Third party rights—the common law doctrine of privity of contract
Third party rights—the common law doctrine of privity of contract

The following Dispute Resolution practice note provides comprehensive and up to date legal information covering:

  • Third party rights—the common law doctrine of privity of contract
  • What does privity of contract mean?
  • Exceptions to the doctrine of privity of contract
  • Privity—the equitable exceptions
  • Privity—the statutory exceptions (The Contracts (Rights of Third Parties) Act 1999 and other statutory exceptions)
  • Privity—enforcing a contract against a third party
  • Privity—indirect effect on third parties
  • Liability in negligence cases
  • Intimidation cases

This Practice Note discusses the common law doctrine of privity of contract; the equitable and statutory exceptions to it; how the doctrine affects enforcing a contract against a third party and what happens when, notwithstanding the lack of privity, a contract has an indirect effect on a third party.
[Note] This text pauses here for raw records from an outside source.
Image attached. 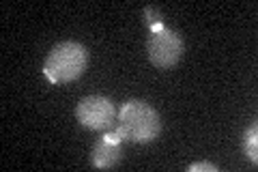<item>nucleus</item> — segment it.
I'll use <instances>...</instances> for the list:
<instances>
[{
    "instance_id": "6",
    "label": "nucleus",
    "mask_w": 258,
    "mask_h": 172,
    "mask_svg": "<svg viewBox=\"0 0 258 172\" xmlns=\"http://www.w3.org/2000/svg\"><path fill=\"white\" fill-rule=\"evenodd\" d=\"M243 153L252 163V168H256L258 163V125L252 123L245 132H243Z\"/></svg>"
},
{
    "instance_id": "8",
    "label": "nucleus",
    "mask_w": 258,
    "mask_h": 172,
    "mask_svg": "<svg viewBox=\"0 0 258 172\" xmlns=\"http://www.w3.org/2000/svg\"><path fill=\"white\" fill-rule=\"evenodd\" d=\"M217 170H220V166L211 161H196L187 166V172H217Z\"/></svg>"
},
{
    "instance_id": "7",
    "label": "nucleus",
    "mask_w": 258,
    "mask_h": 172,
    "mask_svg": "<svg viewBox=\"0 0 258 172\" xmlns=\"http://www.w3.org/2000/svg\"><path fill=\"white\" fill-rule=\"evenodd\" d=\"M142 15H144V24L149 26L151 32H157L164 28V20H161L164 15H161V11L155 9V7H147V9L142 11Z\"/></svg>"
},
{
    "instance_id": "2",
    "label": "nucleus",
    "mask_w": 258,
    "mask_h": 172,
    "mask_svg": "<svg viewBox=\"0 0 258 172\" xmlns=\"http://www.w3.org/2000/svg\"><path fill=\"white\" fill-rule=\"evenodd\" d=\"M88 67V50L78 41H60L45 56L43 73L54 84H67L84 76Z\"/></svg>"
},
{
    "instance_id": "3",
    "label": "nucleus",
    "mask_w": 258,
    "mask_h": 172,
    "mask_svg": "<svg viewBox=\"0 0 258 172\" xmlns=\"http://www.w3.org/2000/svg\"><path fill=\"white\" fill-rule=\"evenodd\" d=\"M116 108L112 99L101 95H88L76 105V119L82 127L93 132H110L116 127Z\"/></svg>"
},
{
    "instance_id": "4",
    "label": "nucleus",
    "mask_w": 258,
    "mask_h": 172,
    "mask_svg": "<svg viewBox=\"0 0 258 172\" xmlns=\"http://www.w3.org/2000/svg\"><path fill=\"white\" fill-rule=\"evenodd\" d=\"M147 54H149V61L157 69H172L185 54L183 37L166 26L157 32H151V39L147 43Z\"/></svg>"
},
{
    "instance_id": "5",
    "label": "nucleus",
    "mask_w": 258,
    "mask_h": 172,
    "mask_svg": "<svg viewBox=\"0 0 258 172\" xmlns=\"http://www.w3.org/2000/svg\"><path fill=\"white\" fill-rule=\"evenodd\" d=\"M123 142H110L106 138H99L95 144H93V151H91V166L97 170H110V168H116L120 161H123Z\"/></svg>"
},
{
    "instance_id": "1",
    "label": "nucleus",
    "mask_w": 258,
    "mask_h": 172,
    "mask_svg": "<svg viewBox=\"0 0 258 172\" xmlns=\"http://www.w3.org/2000/svg\"><path fill=\"white\" fill-rule=\"evenodd\" d=\"M114 129L125 142L149 144L155 142L161 134V119L151 103L142 99H129L118 110Z\"/></svg>"
}]
</instances>
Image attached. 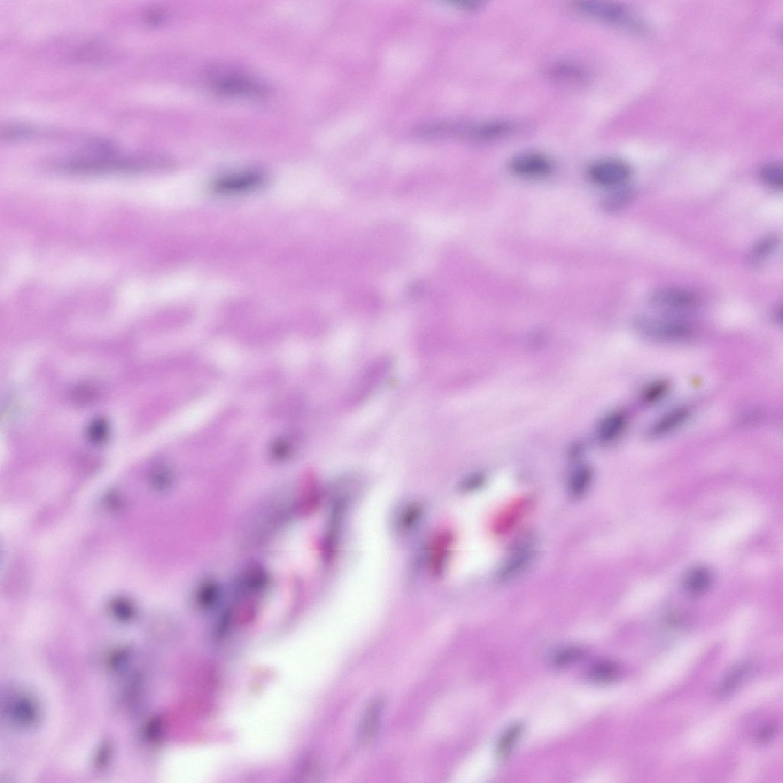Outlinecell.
<instances>
[{"label": "cell", "mask_w": 783, "mask_h": 783, "mask_svg": "<svg viewBox=\"0 0 783 783\" xmlns=\"http://www.w3.org/2000/svg\"><path fill=\"white\" fill-rule=\"evenodd\" d=\"M108 747L109 746H106L105 748L103 747L100 750L99 757H98V765L103 766L107 763L109 753Z\"/></svg>", "instance_id": "obj_31"}, {"label": "cell", "mask_w": 783, "mask_h": 783, "mask_svg": "<svg viewBox=\"0 0 783 783\" xmlns=\"http://www.w3.org/2000/svg\"><path fill=\"white\" fill-rule=\"evenodd\" d=\"M237 73L224 72L215 75L212 80L214 87L228 95L255 96L262 93L259 84Z\"/></svg>", "instance_id": "obj_11"}, {"label": "cell", "mask_w": 783, "mask_h": 783, "mask_svg": "<svg viewBox=\"0 0 783 783\" xmlns=\"http://www.w3.org/2000/svg\"><path fill=\"white\" fill-rule=\"evenodd\" d=\"M265 182V176L258 171H246L219 178L212 185V191L221 195L249 193L260 189Z\"/></svg>", "instance_id": "obj_5"}, {"label": "cell", "mask_w": 783, "mask_h": 783, "mask_svg": "<svg viewBox=\"0 0 783 783\" xmlns=\"http://www.w3.org/2000/svg\"><path fill=\"white\" fill-rule=\"evenodd\" d=\"M688 418V412L685 409L670 411L655 422L649 431V435L659 437L669 434L683 425Z\"/></svg>", "instance_id": "obj_14"}, {"label": "cell", "mask_w": 783, "mask_h": 783, "mask_svg": "<svg viewBox=\"0 0 783 783\" xmlns=\"http://www.w3.org/2000/svg\"><path fill=\"white\" fill-rule=\"evenodd\" d=\"M648 302L658 309L687 311L696 307L699 297L690 289L669 286L655 289L649 294Z\"/></svg>", "instance_id": "obj_4"}, {"label": "cell", "mask_w": 783, "mask_h": 783, "mask_svg": "<svg viewBox=\"0 0 783 783\" xmlns=\"http://www.w3.org/2000/svg\"><path fill=\"white\" fill-rule=\"evenodd\" d=\"M4 715L14 726L20 728L34 727L38 722L39 709L35 700L27 695L15 694L4 704Z\"/></svg>", "instance_id": "obj_7"}, {"label": "cell", "mask_w": 783, "mask_h": 783, "mask_svg": "<svg viewBox=\"0 0 783 783\" xmlns=\"http://www.w3.org/2000/svg\"><path fill=\"white\" fill-rule=\"evenodd\" d=\"M634 194L635 192L625 185L614 187V190L603 199L602 207L607 212H616L628 206L634 199Z\"/></svg>", "instance_id": "obj_17"}, {"label": "cell", "mask_w": 783, "mask_h": 783, "mask_svg": "<svg viewBox=\"0 0 783 783\" xmlns=\"http://www.w3.org/2000/svg\"><path fill=\"white\" fill-rule=\"evenodd\" d=\"M153 160L143 155H121L111 152L77 156L65 160L60 166L68 171L84 173L136 171L151 167Z\"/></svg>", "instance_id": "obj_1"}, {"label": "cell", "mask_w": 783, "mask_h": 783, "mask_svg": "<svg viewBox=\"0 0 783 783\" xmlns=\"http://www.w3.org/2000/svg\"><path fill=\"white\" fill-rule=\"evenodd\" d=\"M667 392V385L663 382L654 383L649 387L644 394V399L647 403H653L659 401Z\"/></svg>", "instance_id": "obj_28"}, {"label": "cell", "mask_w": 783, "mask_h": 783, "mask_svg": "<svg viewBox=\"0 0 783 783\" xmlns=\"http://www.w3.org/2000/svg\"><path fill=\"white\" fill-rule=\"evenodd\" d=\"M780 244V240L777 235L771 234L759 240L749 253L748 264L753 268L762 265L777 251Z\"/></svg>", "instance_id": "obj_15"}, {"label": "cell", "mask_w": 783, "mask_h": 783, "mask_svg": "<svg viewBox=\"0 0 783 783\" xmlns=\"http://www.w3.org/2000/svg\"><path fill=\"white\" fill-rule=\"evenodd\" d=\"M774 733H775V727H773L772 725L765 727L763 728V729L761 731V733L759 734L758 741L761 742V743H765L766 741H769L772 738L773 736L774 735Z\"/></svg>", "instance_id": "obj_29"}, {"label": "cell", "mask_w": 783, "mask_h": 783, "mask_svg": "<svg viewBox=\"0 0 783 783\" xmlns=\"http://www.w3.org/2000/svg\"><path fill=\"white\" fill-rule=\"evenodd\" d=\"M529 503L527 500H520L519 502L512 504L511 506L506 509L502 513L498 515L495 522V529L500 534V532H506L511 530L516 522L522 518L521 516L527 512Z\"/></svg>", "instance_id": "obj_16"}, {"label": "cell", "mask_w": 783, "mask_h": 783, "mask_svg": "<svg viewBox=\"0 0 783 783\" xmlns=\"http://www.w3.org/2000/svg\"><path fill=\"white\" fill-rule=\"evenodd\" d=\"M483 482V477L477 476L467 481L464 485V488H466L467 490H471L472 489L481 487Z\"/></svg>", "instance_id": "obj_30"}, {"label": "cell", "mask_w": 783, "mask_h": 783, "mask_svg": "<svg viewBox=\"0 0 783 783\" xmlns=\"http://www.w3.org/2000/svg\"><path fill=\"white\" fill-rule=\"evenodd\" d=\"M516 130L514 123L491 121L476 125H462L452 127V132L475 140H492L511 135Z\"/></svg>", "instance_id": "obj_10"}, {"label": "cell", "mask_w": 783, "mask_h": 783, "mask_svg": "<svg viewBox=\"0 0 783 783\" xmlns=\"http://www.w3.org/2000/svg\"><path fill=\"white\" fill-rule=\"evenodd\" d=\"M453 537L450 532L443 531L434 537L430 552V566L435 575H440L451 555Z\"/></svg>", "instance_id": "obj_12"}, {"label": "cell", "mask_w": 783, "mask_h": 783, "mask_svg": "<svg viewBox=\"0 0 783 783\" xmlns=\"http://www.w3.org/2000/svg\"><path fill=\"white\" fill-rule=\"evenodd\" d=\"M761 176L767 185L773 189H782L783 169L781 164L774 162L766 164L761 171Z\"/></svg>", "instance_id": "obj_25"}, {"label": "cell", "mask_w": 783, "mask_h": 783, "mask_svg": "<svg viewBox=\"0 0 783 783\" xmlns=\"http://www.w3.org/2000/svg\"><path fill=\"white\" fill-rule=\"evenodd\" d=\"M711 571L703 567L696 568L689 573L685 579V589L693 595L706 591L712 583Z\"/></svg>", "instance_id": "obj_19"}, {"label": "cell", "mask_w": 783, "mask_h": 783, "mask_svg": "<svg viewBox=\"0 0 783 783\" xmlns=\"http://www.w3.org/2000/svg\"><path fill=\"white\" fill-rule=\"evenodd\" d=\"M636 330L646 338L659 341H680L691 335L690 326L683 320L642 316L634 323Z\"/></svg>", "instance_id": "obj_2"}, {"label": "cell", "mask_w": 783, "mask_h": 783, "mask_svg": "<svg viewBox=\"0 0 783 783\" xmlns=\"http://www.w3.org/2000/svg\"><path fill=\"white\" fill-rule=\"evenodd\" d=\"M420 512V508L417 504L407 508L402 514L401 521H399L401 528L404 529L411 527L419 518Z\"/></svg>", "instance_id": "obj_27"}, {"label": "cell", "mask_w": 783, "mask_h": 783, "mask_svg": "<svg viewBox=\"0 0 783 783\" xmlns=\"http://www.w3.org/2000/svg\"><path fill=\"white\" fill-rule=\"evenodd\" d=\"M109 612L116 618L122 622H128L133 619L136 615V609L128 599L117 598L109 605Z\"/></svg>", "instance_id": "obj_24"}, {"label": "cell", "mask_w": 783, "mask_h": 783, "mask_svg": "<svg viewBox=\"0 0 783 783\" xmlns=\"http://www.w3.org/2000/svg\"><path fill=\"white\" fill-rule=\"evenodd\" d=\"M626 425V418L622 413L615 412L609 414L601 424L598 431L600 440L603 442H612L623 432Z\"/></svg>", "instance_id": "obj_20"}, {"label": "cell", "mask_w": 783, "mask_h": 783, "mask_svg": "<svg viewBox=\"0 0 783 783\" xmlns=\"http://www.w3.org/2000/svg\"><path fill=\"white\" fill-rule=\"evenodd\" d=\"M589 176L594 184L614 189L628 181L631 169L621 160H603L592 164L589 169Z\"/></svg>", "instance_id": "obj_6"}, {"label": "cell", "mask_w": 783, "mask_h": 783, "mask_svg": "<svg viewBox=\"0 0 783 783\" xmlns=\"http://www.w3.org/2000/svg\"><path fill=\"white\" fill-rule=\"evenodd\" d=\"M620 669L612 661L603 660L594 663L587 670V677L597 683H610L619 676Z\"/></svg>", "instance_id": "obj_18"}, {"label": "cell", "mask_w": 783, "mask_h": 783, "mask_svg": "<svg viewBox=\"0 0 783 783\" xmlns=\"http://www.w3.org/2000/svg\"><path fill=\"white\" fill-rule=\"evenodd\" d=\"M577 10L591 18L616 26L639 28L638 22L626 7L602 1H582L577 3Z\"/></svg>", "instance_id": "obj_3"}, {"label": "cell", "mask_w": 783, "mask_h": 783, "mask_svg": "<svg viewBox=\"0 0 783 783\" xmlns=\"http://www.w3.org/2000/svg\"><path fill=\"white\" fill-rule=\"evenodd\" d=\"M750 669L749 665L740 664L738 667H735L733 670L727 675L722 687H720V692L722 694H729L733 690H735L736 687H738L741 681L745 679Z\"/></svg>", "instance_id": "obj_26"}, {"label": "cell", "mask_w": 783, "mask_h": 783, "mask_svg": "<svg viewBox=\"0 0 783 783\" xmlns=\"http://www.w3.org/2000/svg\"><path fill=\"white\" fill-rule=\"evenodd\" d=\"M513 174L528 178H543L552 173L553 164L545 155L529 153L515 156L510 164Z\"/></svg>", "instance_id": "obj_9"}, {"label": "cell", "mask_w": 783, "mask_h": 783, "mask_svg": "<svg viewBox=\"0 0 783 783\" xmlns=\"http://www.w3.org/2000/svg\"><path fill=\"white\" fill-rule=\"evenodd\" d=\"M523 726L522 724H514L509 727L500 736L498 740L496 754L499 759H505L511 753L516 742L520 738Z\"/></svg>", "instance_id": "obj_21"}, {"label": "cell", "mask_w": 783, "mask_h": 783, "mask_svg": "<svg viewBox=\"0 0 783 783\" xmlns=\"http://www.w3.org/2000/svg\"><path fill=\"white\" fill-rule=\"evenodd\" d=\"M584 656L585 651L580 647H567L556 653L552 657V662L556 667H566L581 660Z\"/></svg>", "instance_id": "obj_23"}, {"label": "cell", "mask_w": 783, "mask_h": 783, "mask_svg": "<svg viewBox=\"0 0 783 783\" xmlns=\"http://www.w3.org/2000/svg\"><path fill=\"white\" fill-rule=\"evenodd\" d=\"M592 477V472L589 467L582 466L575 470L569 481L568 488L571 495L575 498L582 497L589 489Z\"/></svg>", "instance_id": "obj_22"}, {"label": "cell", "mask_w": 783, "mask_h": 783, "mask_svg": "<svg viewBox=\"0 0 783 783\" xmlns=\"http://www.w3.org/2000/svg\"><path fill=\"white\" fill-rule=\"evenodd\" d=\"M534 544L532 538L528 536L516 541L511 550V556L501 567L498 577L506 582L522 574L534 559Z\"/></svg>", "instance_id": "obj_8"}, {"label": "cell", "mask_w": 783, "mask_h": 783, "mask_svg": "<svg viewBox=\"0 0 783 783\" xmlns=\"http://www.w3.org/2000/svg\"><path fill=\"white\" fill-rule=\"evenodd\" d=\"M382 704L381 700H375L366 709L359 727L358 741L360 745H370L377 737Z\"/></svg>", "instance_id": "obj_13"}]
</instances>
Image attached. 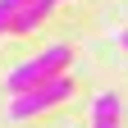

For guidance on contracts and third parties more generally and on the Contracts (Rights of Third Parties) Act 1999 (C(RTP)A 1999), respectively, see Practice Notes:

  1. Contracts and third party rights

  2. Third party rights—the Contracts (Rights of Third Parties) Act 1999

What does privity of contract mean?

'Privity of contract' is a common law doctrine, which provides that you cannot either:

  1. enforce the benefit of, or

  2. be liable for any obligation under

a contract to which you are not a party.

Therefore, if your client is not a party to a contract (ie they are a third party) then they cannot sue or be sued under that contract.

Example:

A promises to B that they will pay a sum of money to C—C cannot sue A for that sum if A fails to pay.

Beswick v Beswick is considered to be the modern statement of the doctrine. Here, a coal merchant transferred his business to his nephew who promised him that he would, after the uncle's death, pay an annuity to the uncle's widow. After the uncle's death, the widow became his administratrix.